Pharmacy educators earn top honors
Two UIC pharmacy educators received top honors from the Illinois Pharmacists Association.
Nicholas Popovich, professor and head of pharmacy administration, was named Illinois Pharmacist of the Year.
Marlowe Djuric Kachlic, clinical assistant professor of pharmacy practice, received the Distinguished Young Pharmacists Award.
Popovich earned his bachelor’s, master’s and Ph.D. from UIC (’68, ’71, ’73), where one of his mentors, Daniel Nona, encouraged him to pursue an academic career.
Even after almost 40 years, Popovich says he has not lost his passion for teaching pharmacy students.
“Teachers touch eternity,” he said. “They never know where their inspiration ends. I revere my opportunity to be an educator and influence those who I instruct and guide.”
Popovich spent nearly 28 years on the faculty of the Purdue University School of Pharmacy and Pharmaceutical Sciences before returning to UIC in 2002.
He was president and chairman of the board of directors of the American Association of Colleges of Pharmacy and received five Rufus A. Lyman Awards for the outstanding annual research article published in the American Journal of Pharmaceutical Education. In 1997, he received the Distinguished Educator Award from the American Association of Colleges of Pharmacy.At Purdue, Popovich received five college undergraduate teaching awards and the university Amoco Foundation Undergraduate Teaching Award.
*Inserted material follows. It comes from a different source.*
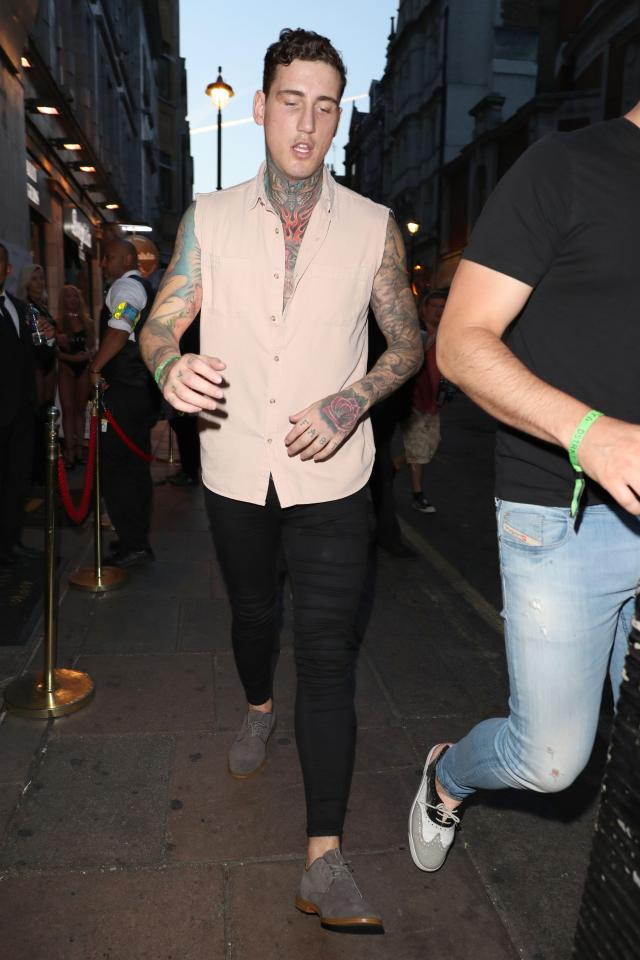 39ca8fcfb8c6f6215232026cab8785f4 Troubled Jeremy McConnell falls off the wagon just days after vowing to quit booze for the sake of son Caben-Albi and girlfriend Stephanie Davis following stint in rehab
He was inducted as a founding fellow in Purdue’s Teaching Academy in 1997.
At UIC, Popovich received the College of Pharmacy’s Urban Health Program Distinguished Faculty Award in 2005. Two years later, he was the recipient of the American Pharmacist Association Gloria Niemeyer Francke Leadership Mentor Award.
Kachlic’s award honors an up-and-coming pharmacist who shows commitment to the profession and community, leadership potential, professional aspirations and community service.
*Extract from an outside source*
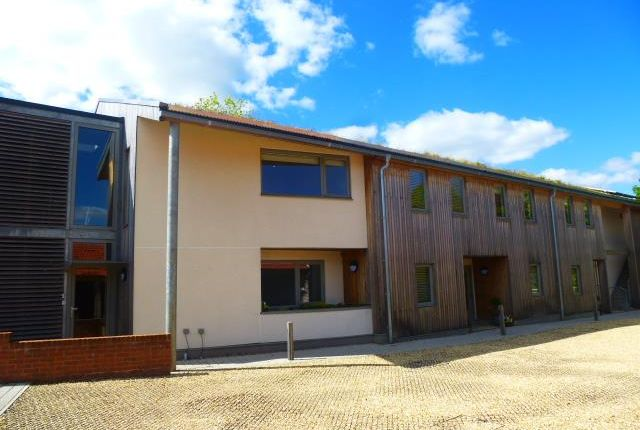 1 bed flat to rent in Great House, Ffordd-Y-Barcer, Cardiff CF5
Kachlic, who received her doctor of pharmacy degree from UIC in 2005 after earning her undergraduate degree in chemistry from Valparaiso University, started and directs the UIC Community Pharmacy Program.
She volunteers at community events through her affiliation with the American Pharmacists Association-Academy of Student Pharmacists, where she is the UIC chapter’s adviser.Other awards she has received include the American Pharmacist Association’s Incentive Grant for Practitioner Innovation in Pharmaceutical Care for her residency project, “GERD Management Program”; the Rising Star Award from the College of Pharmacy Alumni Association; and the UI Hospital’s Caught in the Act Award.